** Begin Data rows **
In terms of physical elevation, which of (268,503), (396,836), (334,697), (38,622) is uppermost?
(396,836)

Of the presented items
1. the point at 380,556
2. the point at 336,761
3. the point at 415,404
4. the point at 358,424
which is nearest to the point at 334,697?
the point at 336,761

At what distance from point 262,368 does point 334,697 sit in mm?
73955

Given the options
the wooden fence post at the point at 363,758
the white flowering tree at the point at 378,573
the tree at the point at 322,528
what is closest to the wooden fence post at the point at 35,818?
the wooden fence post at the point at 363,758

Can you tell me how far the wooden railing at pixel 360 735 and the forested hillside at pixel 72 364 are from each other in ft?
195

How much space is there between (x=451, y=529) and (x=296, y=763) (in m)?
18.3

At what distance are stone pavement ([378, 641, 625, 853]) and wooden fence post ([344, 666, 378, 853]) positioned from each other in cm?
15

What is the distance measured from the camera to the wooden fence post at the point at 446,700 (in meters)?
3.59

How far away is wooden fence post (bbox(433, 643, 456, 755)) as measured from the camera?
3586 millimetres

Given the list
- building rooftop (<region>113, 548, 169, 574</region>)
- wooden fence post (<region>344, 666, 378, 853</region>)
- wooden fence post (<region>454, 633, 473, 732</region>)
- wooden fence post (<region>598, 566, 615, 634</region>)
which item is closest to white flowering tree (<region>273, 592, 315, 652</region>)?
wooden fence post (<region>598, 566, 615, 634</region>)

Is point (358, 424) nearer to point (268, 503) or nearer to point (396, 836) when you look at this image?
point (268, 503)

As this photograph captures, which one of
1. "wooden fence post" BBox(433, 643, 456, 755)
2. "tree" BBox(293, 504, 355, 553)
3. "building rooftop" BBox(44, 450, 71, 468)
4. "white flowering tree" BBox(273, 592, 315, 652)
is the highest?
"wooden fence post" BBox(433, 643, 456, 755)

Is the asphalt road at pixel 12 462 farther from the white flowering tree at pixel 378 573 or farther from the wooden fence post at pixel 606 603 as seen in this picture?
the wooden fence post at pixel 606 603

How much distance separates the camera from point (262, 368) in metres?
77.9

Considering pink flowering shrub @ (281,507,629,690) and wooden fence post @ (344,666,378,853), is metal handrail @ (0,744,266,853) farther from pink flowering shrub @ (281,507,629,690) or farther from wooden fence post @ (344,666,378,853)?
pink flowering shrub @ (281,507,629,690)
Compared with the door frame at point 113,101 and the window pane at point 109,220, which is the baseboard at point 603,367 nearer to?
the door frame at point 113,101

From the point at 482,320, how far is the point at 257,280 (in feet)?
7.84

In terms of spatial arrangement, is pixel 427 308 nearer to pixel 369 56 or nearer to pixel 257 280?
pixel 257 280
** End Data rows **
Work instructions — In the data above, swap every "white flowering tree" for "blossoming tree" and write all the lines out again with nothing else changed.

Answer —
In terms of physical elevation, which of (268,503), (396,836), (334,697), (38,622) is uppermost?
(396,836)

Of the presented items
1. the point at 380,556
2. the point at 336,761
3. the point at 415,404
4. the point at 358,424
which is nearest to the point at 334,697?
the point at 336,761

At what distance from point 262,368 does point 334,697 sit in mm?
73955

Given the options
the wooden fence post at the point at 363,758
the blossoming tree at the point at 378,573
the tree at the point at 322,528
what is closest to the wooden fence post at the point at 35,818?
the wooden fence post at the point at 363,758

Can you tell me how far the wooden railing at pixel 360 735 and the forested hillside at pixel 72 364 are from each other in ft?
195

How much space is there between (x=451, y=529) and (x=296, y=763) (in m)?
18.3

At what distance are stone pavement ([378, 641, 625, 853]) and wooden fence post ([344, 666, 378, 853]) positioned from each other in cm?
15

What is the distance measured from the camera to the wooden fence post at the point at 446,700 (in meters)?
3.59

How far away is wooden fence post (bbox(433, 643, 456, 755)) as measured from the camera?
3586 millimetres

Given the list
- building rooftop (<region>113, 548, 169, 574</region>)
- wooden fence post (<region>344, 666, 378, 853</region>)
- wooden fence post (<region>454, 633, 473, 732</region>)
- wooden fence post (<region>598, 566, 615, 634</region>)
which item is closest to blossoming tree (<region>273, 592, 315, 652</region>)?
wooden fence post (<region>598, 566, 615, 634</region>)

Is point (358, 424) nearer to point (268, 503) or nearer to point (396, 836) when you look at this image?
point (268, 503)

As this photograph captures, which one of
1. "wooden fence post" BBox(433, 643, 456, 755)
2. "tree" BBox(293, 504, 355, 553)
3. "building rooftop" BBox(44, 450, 71, 468)
4. "blossoming tree" BBox(273, 592, 315, 652)
is the highest?
"wooden fence post" BBox(433, 643, 456, 755)

Is the asphalt road at pixel 12 462 farther from the blossoming tree at pixel 378 573 or farther from the wooden fence post at pixel 606 603 as seen in this picture?
the wooden fence post at pixel 606 603

How much distance separates the camera from point (262, 368) in metres?
77.9

Considering pink flowering shrub @ (281,507,629,690) and wooden fence post @ (344,666,378,853), is metal handrail @ (0,744,266,853) farther from pink flowering shrub @ (281,507,629,690) or farther from wooden fence post @ (344,666,378,853)?
pink flowering shrub @ (281,507,629,690)
Compared with the door frame at point 113,101 and the window pane at point 109,220, which is the baseboard at point 603,367 nearer to?
the door frame at point 113,101

From the point at 482,320, how far is the point at 257,280 (in feet)?
7.84

In terms of spatial arrangement, is pixel 427 308 nearer to pixel 369 56 or nearer to pixel 257 280?
pixel 257 280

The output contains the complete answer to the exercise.